VERS L'ANTHROPOCENE UNE NOUVELLE EPOQUE GEOLOGIQUE DECLENCHEE PAR L'HUMANITE ?

Depuis 2009, des géologues travaillent d’arrache-pied pour rassembler les preuves du passage à une nouvelle époque géologique déclenchée par l’humanité.

Le lac Crawford, près de Toronto au Canada, a été reconnu depuis mardi 11 juillet comme site de référence du commencement de l'anthropocène. Ce site a été choisi ce mardi soir par The Anthropocene Working Group (AWG) comme référence mondiale du commencement de l’anthropocène, nom proposé en 2002 par Paul Crutzen, prix Nobel de chimie. Ce plan d'eau d'un kilomètre carré a été choisi, car il concentre beaucoup de traces emblématiques des activités humaines. Par exemple, des sédiments chargés de micros plastiques, des cendres issues de la combustion du pétrole et du charbon, des concentrations de pollens qui témoignent de l'évolution de la végétation et des changements de températures, et même des retombées d'explosions liées aux essais nucléaires.

Les humains devenus un facteur géologique.

Ces éléments sont la preuve qu'un nouveau chapitre de l'histoire de la Terre s'est ouvert. Pour ce groupe de travail scientifique, qui a démarré ses travaux il y a 14 ans, et qui a choisi ce site, nous sommes entrés dans une nouvelle ère géologique, celle de l'anthropocène, du grec "anthropos" qui signifie "humain". Pour la première fois, on crée une nouvelle période qui considère les activités humaines comme un facteur clé qui a autant d’importance que d’autres paramètres extra-humains comme les activités du soleil. L’anthropocène, c’est l’âge de la Terre dans lequel les humains sont devenus un facteur géologique.

Pour ces scientifiques, nous avons quitté l'holocène, c'est-à-dire la période tempérée qui a démarré il y a 12 000 ans, à la fin de la dernière glaciation et qui a permis le développement de l'espèce humaine. Car une rupture s'est produite : certains équilibres environnementaux et climatiques ont été rompus sous l'influence des activités humaines.

Changement de période, ou pas ? Théorie fumante ou pas ?

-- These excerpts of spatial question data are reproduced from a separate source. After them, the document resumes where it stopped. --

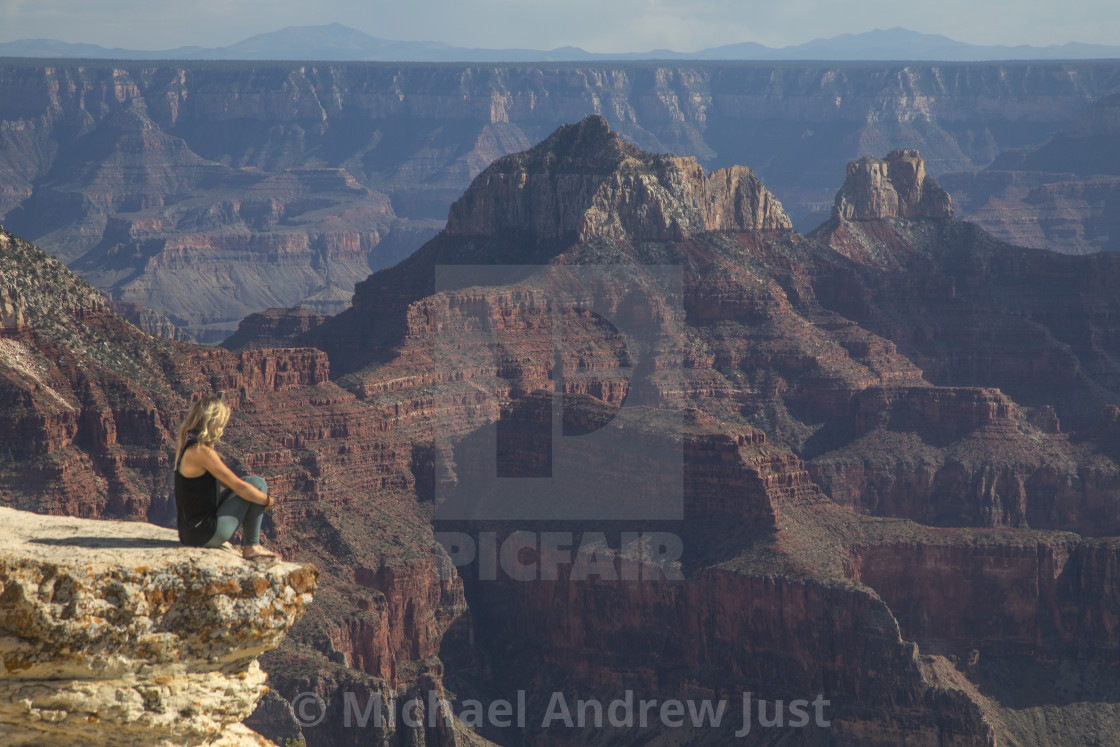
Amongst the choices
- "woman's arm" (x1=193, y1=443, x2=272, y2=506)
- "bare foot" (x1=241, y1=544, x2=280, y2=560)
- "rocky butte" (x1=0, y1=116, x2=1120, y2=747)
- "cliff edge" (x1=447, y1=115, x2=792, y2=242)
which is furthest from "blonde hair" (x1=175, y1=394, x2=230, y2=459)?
"cliff edge" (x1=447, y1=115, x2=792, y2=242)

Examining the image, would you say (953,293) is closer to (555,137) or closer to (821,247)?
(821,247)

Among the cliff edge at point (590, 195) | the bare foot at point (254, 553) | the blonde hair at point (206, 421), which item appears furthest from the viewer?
the cliff edge at point (590, 195)

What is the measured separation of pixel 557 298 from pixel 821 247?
41131mm

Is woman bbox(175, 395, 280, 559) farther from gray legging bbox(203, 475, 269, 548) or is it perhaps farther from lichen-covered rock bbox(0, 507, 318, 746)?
lichen-covered rock bbox(0, 507, 318, 746)

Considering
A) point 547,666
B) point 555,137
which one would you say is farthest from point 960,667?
point 555,137

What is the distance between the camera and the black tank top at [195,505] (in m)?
22.5

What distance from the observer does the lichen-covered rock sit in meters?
20.5

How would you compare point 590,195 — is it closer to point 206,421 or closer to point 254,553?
point 206,421

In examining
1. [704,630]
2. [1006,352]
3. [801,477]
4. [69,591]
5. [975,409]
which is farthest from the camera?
[1006,352]

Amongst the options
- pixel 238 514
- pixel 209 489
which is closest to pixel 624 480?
pixel 238 514

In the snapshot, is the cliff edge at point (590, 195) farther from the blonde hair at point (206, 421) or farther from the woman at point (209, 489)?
the blonde hair at point (206, 421)

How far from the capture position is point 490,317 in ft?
482

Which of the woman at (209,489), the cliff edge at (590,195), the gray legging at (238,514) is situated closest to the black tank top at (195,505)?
the woman at (209,489)

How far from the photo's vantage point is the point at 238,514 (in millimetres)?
23375
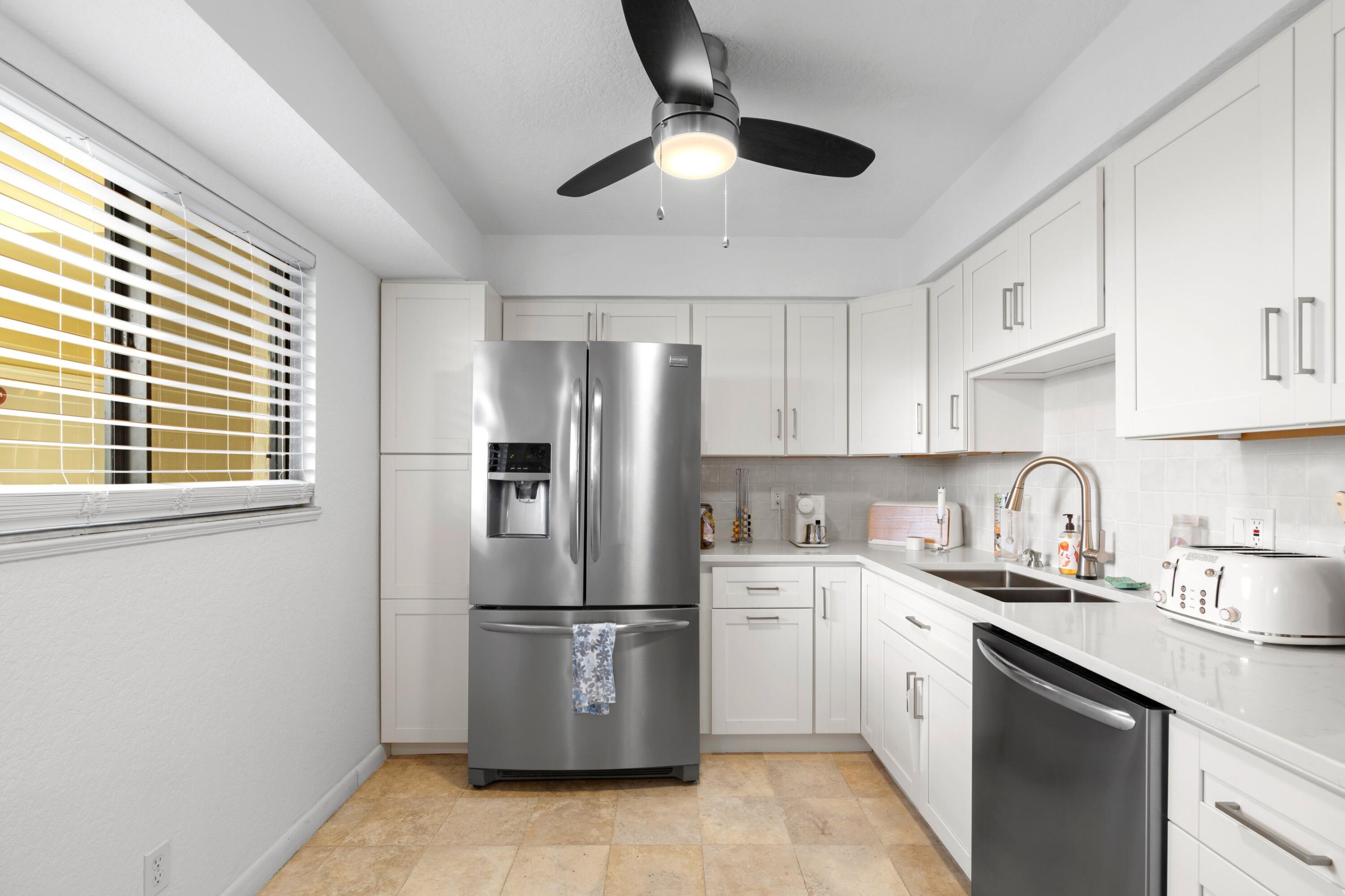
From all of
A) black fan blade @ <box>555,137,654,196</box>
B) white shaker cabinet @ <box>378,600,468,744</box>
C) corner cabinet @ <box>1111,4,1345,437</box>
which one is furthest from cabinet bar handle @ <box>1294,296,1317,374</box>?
white shaker cabinet @ <box>378,600,468,744</box>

Pour ces scientifiques, les changements ont été tellement rapides qu'ils font entrer la planète dans une période d'incertitude inédite sur le plan climatique et environnemental. Une période qui mérite donc un nouveau nom. Pour Jan Zalasiewicz, président du groupe de travail, il est urgent de reconnaître l'Anthropocène. Car sinon, on donnerait l'impression que les conditions de l'Holocène, celles-là même qui nous ont permis de nous épanouir sur Terre, sont toujours là. Or, "il est clair que ce n'est plus le cas", estime-t-il "La science consiste à établir ce qui est réel et ce qui ne l'est pas. Et l'Anthropocène est bien réel."

Mais ce n'est pas encore gagné, car, officiellement, nous sommes toujours dans l'holocène. La Commission internationale de stratigraphie, qui valide les appellations géologiques, a des règles strictes, notamment celle d'identifier un marqueur primaire qui marque le changement de période.

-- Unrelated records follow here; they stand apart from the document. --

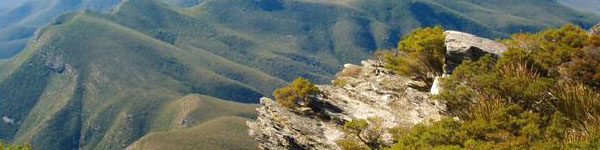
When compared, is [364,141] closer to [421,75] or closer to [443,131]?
[443,131]

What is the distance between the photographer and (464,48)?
45719 mm

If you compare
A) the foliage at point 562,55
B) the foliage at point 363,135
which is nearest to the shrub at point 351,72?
the foliage at point 562,55

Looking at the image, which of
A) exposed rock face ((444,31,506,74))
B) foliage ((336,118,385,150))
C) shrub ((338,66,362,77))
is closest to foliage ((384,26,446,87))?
exposed rock face ((444,31,506,74))

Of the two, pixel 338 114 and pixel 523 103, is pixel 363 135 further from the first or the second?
pixel 523 103

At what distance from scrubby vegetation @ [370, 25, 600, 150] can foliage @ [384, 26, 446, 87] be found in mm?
8809

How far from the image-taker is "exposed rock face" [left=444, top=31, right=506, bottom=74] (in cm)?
4528

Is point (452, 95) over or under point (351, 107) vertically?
over

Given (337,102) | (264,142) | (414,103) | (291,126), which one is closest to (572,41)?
(414,103)

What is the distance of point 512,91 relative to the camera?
35.9m

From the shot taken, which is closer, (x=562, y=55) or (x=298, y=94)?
(x=562, y=55)

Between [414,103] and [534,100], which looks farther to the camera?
[414,103]

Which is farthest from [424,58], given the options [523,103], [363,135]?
[523,103]

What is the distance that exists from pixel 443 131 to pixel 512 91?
20.8 ft

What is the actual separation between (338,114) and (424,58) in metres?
13.5
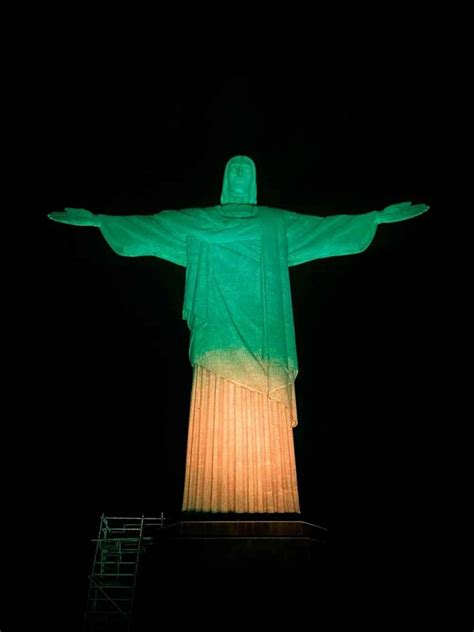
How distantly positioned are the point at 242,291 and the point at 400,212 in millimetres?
2159

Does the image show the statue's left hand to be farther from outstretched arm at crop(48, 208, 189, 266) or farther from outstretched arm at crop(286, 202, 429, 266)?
outstretched arm at crop(48, 208, 189, 266)

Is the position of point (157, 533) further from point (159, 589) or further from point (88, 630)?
point (88, 630)

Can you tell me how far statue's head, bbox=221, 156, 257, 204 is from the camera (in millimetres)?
6598

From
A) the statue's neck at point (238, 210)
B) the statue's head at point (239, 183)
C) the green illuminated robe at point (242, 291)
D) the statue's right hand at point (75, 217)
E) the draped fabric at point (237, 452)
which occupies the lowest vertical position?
the draped fabric at point (237, 452)

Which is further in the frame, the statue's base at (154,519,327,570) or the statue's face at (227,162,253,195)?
the statue's face at (227,162,253,195)

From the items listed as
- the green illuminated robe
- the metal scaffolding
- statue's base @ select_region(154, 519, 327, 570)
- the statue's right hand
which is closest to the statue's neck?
the green illuminated robe

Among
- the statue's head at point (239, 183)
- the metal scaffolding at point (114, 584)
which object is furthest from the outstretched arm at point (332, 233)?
the metal scaffolding at point (114, 584)

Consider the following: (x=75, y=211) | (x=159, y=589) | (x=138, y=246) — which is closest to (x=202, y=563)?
(x=159, y=589)

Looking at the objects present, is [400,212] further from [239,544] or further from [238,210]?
[239,544]

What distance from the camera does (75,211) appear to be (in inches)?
242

Pour les défenseurs de l'anthropocène, ce pourrait être par exemple le plutonium rejeté par des essais nucléaires, car il y en a très peu à l'état naturel. Cela ferait donc démarrer cette nouvelle ère autour de 1945 - 1950, période qui correspond aussi à l'accélération de la consommation humaine, de la production industrielle.

D'autres géologues , s'ils reconnaissent qu'il y a bien eu une "rupture" au siècle dernier, estiment toutefois que tous les critères ne sont pas remplis pour carrément parler d'une "nouvelle époque". Phil Gibbard, secrétaire de l'ICS, préfère le terme "d'événement géologique". "Les conditions qui ont provoqué les glaciations n'ont pas changé, on peut donc s'attendre à ce que l'Holocène ne soit qu'un autre interglaciaire." Bref, que l'Holocène s'achèvera avec l'entrée dans une nouvelle période glaciaire, similaire à celle qui l'a précédée, l'Homme n'ayant été qu'un hoquet dans la longue histoire de la planète.

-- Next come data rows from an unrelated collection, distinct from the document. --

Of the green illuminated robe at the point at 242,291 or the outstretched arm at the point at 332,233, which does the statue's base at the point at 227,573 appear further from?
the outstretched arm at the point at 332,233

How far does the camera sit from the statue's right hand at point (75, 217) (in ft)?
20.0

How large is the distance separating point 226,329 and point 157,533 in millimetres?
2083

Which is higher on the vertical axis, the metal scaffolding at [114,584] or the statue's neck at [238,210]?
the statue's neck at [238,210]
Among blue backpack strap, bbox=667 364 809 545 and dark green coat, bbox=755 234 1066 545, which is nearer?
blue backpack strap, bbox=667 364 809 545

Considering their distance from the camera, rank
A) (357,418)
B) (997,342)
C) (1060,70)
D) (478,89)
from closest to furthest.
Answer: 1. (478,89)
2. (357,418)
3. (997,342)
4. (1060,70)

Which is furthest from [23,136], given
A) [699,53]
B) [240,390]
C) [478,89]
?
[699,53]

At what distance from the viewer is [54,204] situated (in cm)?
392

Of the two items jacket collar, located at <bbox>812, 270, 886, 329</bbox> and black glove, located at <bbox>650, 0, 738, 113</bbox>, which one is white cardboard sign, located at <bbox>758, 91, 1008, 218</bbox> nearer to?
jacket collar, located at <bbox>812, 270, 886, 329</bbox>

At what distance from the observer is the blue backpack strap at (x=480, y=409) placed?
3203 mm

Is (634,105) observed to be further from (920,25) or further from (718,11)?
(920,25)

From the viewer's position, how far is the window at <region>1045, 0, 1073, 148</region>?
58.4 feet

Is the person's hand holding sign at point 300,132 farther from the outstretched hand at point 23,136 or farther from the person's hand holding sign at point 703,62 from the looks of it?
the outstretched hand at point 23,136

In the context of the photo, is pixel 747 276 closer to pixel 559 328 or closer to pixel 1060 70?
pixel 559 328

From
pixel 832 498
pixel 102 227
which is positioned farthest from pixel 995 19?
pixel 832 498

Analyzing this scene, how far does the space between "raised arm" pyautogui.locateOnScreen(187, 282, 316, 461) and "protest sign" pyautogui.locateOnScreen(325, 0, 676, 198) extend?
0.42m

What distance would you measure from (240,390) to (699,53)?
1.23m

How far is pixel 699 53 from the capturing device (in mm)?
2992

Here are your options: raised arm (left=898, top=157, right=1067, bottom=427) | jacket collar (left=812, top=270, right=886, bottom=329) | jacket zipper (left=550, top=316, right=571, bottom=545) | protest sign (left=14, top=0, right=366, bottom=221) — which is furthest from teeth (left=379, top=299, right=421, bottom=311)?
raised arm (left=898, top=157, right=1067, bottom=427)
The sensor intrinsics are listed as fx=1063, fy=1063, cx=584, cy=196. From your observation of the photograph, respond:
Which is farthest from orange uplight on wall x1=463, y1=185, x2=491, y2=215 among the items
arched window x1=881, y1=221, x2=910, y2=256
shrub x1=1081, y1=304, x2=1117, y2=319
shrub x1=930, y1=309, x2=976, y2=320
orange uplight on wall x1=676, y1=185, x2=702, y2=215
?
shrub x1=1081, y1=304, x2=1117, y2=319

En 2002, Paul Crutzen, prix Nobel de chimie, était le premier à proposer d'acter la fin de l'Holocène et le début de l'Anthropocène.

Pour lui, l'enjeu était quasi vital : il permettrait de focaliser l'humanité sur les défis futurs, de lui faire prendre conscience de la gravité de la situation, et de "changer de paradigme dans la pensée scientifique".